What you are asked to do
Among the lines below, count those that include "scientific", and state the count alone.

Extracted entries
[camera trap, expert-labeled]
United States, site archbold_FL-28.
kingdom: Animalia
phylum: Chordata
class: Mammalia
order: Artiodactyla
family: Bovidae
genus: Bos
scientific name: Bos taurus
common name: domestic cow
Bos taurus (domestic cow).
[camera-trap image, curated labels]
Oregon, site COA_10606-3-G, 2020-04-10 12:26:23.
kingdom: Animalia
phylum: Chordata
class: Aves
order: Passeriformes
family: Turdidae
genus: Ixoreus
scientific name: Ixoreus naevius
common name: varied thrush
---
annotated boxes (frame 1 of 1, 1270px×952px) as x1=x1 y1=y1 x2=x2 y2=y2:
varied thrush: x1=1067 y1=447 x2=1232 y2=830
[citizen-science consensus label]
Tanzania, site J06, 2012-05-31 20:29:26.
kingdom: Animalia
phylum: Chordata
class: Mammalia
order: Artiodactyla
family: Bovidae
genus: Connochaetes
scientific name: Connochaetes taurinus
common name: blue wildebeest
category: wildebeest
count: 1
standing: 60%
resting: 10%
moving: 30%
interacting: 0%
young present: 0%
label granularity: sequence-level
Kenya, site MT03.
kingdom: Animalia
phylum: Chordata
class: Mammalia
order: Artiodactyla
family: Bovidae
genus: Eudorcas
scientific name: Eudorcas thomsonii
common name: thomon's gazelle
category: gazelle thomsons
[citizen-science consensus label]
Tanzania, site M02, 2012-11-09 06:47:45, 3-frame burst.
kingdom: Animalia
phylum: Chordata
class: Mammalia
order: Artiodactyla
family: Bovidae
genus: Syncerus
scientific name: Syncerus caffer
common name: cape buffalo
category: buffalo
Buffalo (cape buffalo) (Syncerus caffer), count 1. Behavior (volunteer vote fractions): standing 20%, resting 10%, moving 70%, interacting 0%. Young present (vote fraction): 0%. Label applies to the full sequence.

Task result
5